Temos aqui uma outra categoria de intérprete. Incorporar em sua oralidade ritmo e gestual próprios da cultura hip-hop lhe confere novas possibilidades de atuação. O microfone – prolongamento do corpo e da voz do rapper – ganha destaque especial no teatro. É um signo. Essa descoberta foi tão marcante, que integrantes do coletivo passaram a atuar como DJs, outros compõem raps. Roberta e colegas participam e promovem competições de poesia falada em SP.

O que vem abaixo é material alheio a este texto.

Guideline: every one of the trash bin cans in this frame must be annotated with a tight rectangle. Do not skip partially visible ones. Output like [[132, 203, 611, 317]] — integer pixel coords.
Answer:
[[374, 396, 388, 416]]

O nome do núcleo paulistano incorporou o compromisso com a estética que defende: o depoimento pessoal. Cada ator-MC traz algo de sua vida para o processo. Durante a elaboração da peça Acordei que sonhava, por exemplo, Paula Preta fez com que os colegas viajassem com ela no ônibus para chegar ao teatro, com direito a performance para passageiros, motorista e cobrador.

Classes e sample
Coração da estética hip-hop, o sample, com suas colagens, é matéria-prima para os atores-MCs. Roberta Estrela D’Alva explica como isso se deu na peça Acordei que sonhava. O personagem surgia iluminado pela luz azulada de uma TV, enquanto o tecido narrativo trazia vários elementos: a programação exibida no canal; a voz de Mano Brown no rap 12 de outubro; o trecho de um livro do ativista americano Mumia Abu-Jamal gravado em off; o figurino da atriz com tecidos nobres e tênis surrado comprado no camelô; o texto inspirado no original de Calderón de la Barca; e colagens de capas de revista que remetem a celas de presídio. Tudo isso potencializava o diálogo entre a linguagem barroca do dramaturgo espanhol que viveu no século 17 e as bricolagens dos anos 2000.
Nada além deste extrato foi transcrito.